Introversion Software (Prison Architect) had originally developed a lot of framework for a game that ended up too ambitious and was cancelled, but they did a lot of work on city and building generation.
Main list of blog posts:
https://web.archive.org/web/20120504053028/https://www.introversion.co.uk/subver...
The building floorplan specific one:
https://web.archive.org/web/20120506213155/http://forums.introversion.co.uk/intr...
Helpful! Though usually it was just one floor that would be a little wonky, or even sometimes just one wall.

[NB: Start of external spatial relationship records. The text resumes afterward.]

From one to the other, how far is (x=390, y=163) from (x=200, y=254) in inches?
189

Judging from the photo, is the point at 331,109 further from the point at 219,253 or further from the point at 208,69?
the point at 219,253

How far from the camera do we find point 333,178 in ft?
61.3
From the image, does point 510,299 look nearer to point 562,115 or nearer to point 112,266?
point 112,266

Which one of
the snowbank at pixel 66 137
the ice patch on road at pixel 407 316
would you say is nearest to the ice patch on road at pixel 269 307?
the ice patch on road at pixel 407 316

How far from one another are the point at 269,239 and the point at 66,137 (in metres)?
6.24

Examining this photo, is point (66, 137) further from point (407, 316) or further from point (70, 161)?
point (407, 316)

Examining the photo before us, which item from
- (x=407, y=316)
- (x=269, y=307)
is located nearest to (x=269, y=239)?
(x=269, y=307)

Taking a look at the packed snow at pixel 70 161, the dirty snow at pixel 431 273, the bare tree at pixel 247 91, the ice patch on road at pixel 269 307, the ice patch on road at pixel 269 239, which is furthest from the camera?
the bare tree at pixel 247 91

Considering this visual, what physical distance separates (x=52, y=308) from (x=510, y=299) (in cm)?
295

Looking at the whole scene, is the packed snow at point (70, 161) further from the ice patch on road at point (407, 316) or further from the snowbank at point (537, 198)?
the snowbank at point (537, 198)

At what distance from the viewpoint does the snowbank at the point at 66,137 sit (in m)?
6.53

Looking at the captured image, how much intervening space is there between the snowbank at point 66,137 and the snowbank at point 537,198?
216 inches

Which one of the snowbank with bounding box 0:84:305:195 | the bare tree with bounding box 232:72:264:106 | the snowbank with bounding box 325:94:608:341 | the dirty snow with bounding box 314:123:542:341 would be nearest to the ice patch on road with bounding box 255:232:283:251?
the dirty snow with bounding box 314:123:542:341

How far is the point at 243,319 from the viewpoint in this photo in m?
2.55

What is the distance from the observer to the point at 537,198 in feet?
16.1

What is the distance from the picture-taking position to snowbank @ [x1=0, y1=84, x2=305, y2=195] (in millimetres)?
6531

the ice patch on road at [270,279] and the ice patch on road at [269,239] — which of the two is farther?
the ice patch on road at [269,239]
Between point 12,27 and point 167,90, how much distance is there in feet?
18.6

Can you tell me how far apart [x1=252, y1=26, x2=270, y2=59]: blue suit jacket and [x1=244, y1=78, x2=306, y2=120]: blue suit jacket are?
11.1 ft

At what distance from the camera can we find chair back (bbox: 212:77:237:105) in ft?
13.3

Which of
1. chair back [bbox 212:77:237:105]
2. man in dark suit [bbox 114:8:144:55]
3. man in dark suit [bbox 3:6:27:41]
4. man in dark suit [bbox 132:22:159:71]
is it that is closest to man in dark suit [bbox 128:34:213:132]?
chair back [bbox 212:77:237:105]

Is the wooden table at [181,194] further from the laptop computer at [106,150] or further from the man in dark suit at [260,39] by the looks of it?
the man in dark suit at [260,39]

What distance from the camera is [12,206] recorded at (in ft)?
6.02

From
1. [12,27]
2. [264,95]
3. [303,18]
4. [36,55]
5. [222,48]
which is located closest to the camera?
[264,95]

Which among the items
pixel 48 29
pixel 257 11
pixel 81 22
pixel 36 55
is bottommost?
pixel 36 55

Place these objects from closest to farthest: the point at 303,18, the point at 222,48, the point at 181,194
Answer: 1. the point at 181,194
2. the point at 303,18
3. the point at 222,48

I don't recall if I found those hotkeys in the keybind list, but I do remember fiddling with what I did find and not being satisfied.
In one case the placement of the stairs was almost almost perfect:

The "stairhall" is pretty useless (it goes down to the cellar/basement, occupies the largest room in the house, and isn't even redibly accessible from the kitchen), but the thing I noticed first was the useless corridor that would have worked perfectly if the stairs to the upper floor connected to it directly (basically mirror that 1x2 room and open it to the west instead of the north).
There was also this house, where the only way to reach the upper floors was via a secret passage (???). The other stairs go down into the basement. It also leaves that central room weirdly shaped.

Or there's this house where one room is only accessible via its two neighbors. Most houses don't do this, because it creates a bedroom-like space that has no privacy. That said, a town house my dad owns had a room like that on the 2nd floor: the stairs came up from below along the south wall, with bedrooms to the east and west, the central area at the top of the stairs being open to both exterior walls. Couple friends of mine in a completely different city an hour away had an identical layout, except it had a wall that separated that space from the stairs (creating a hallway), which allowed it to actually serve as a(n admittedly small, but still usable) bedroom or office.

This one's trivially fixable by splitting the living room in half vertically, then merging the left half with the room just above the entrance. It was the only thing wrong with it.
Additionally, as the ground floor stairhall was essentially the same, just 3 tiles tall instead of 2 (with a 1x2 bath in the remaining space), you could shift the stairs one tile north, which would let that stairhall be a 1x2 on both floors, creating room for another 2x2 on the lower floor out of its excess space, and adding a 1x2 bath on this level from the same.
Or you split that room above the entrance in half horizontally, turn the part with the doors into a hallway/corridor, and turn the other half into a bathroom that connects to either the hall, the living room, or both.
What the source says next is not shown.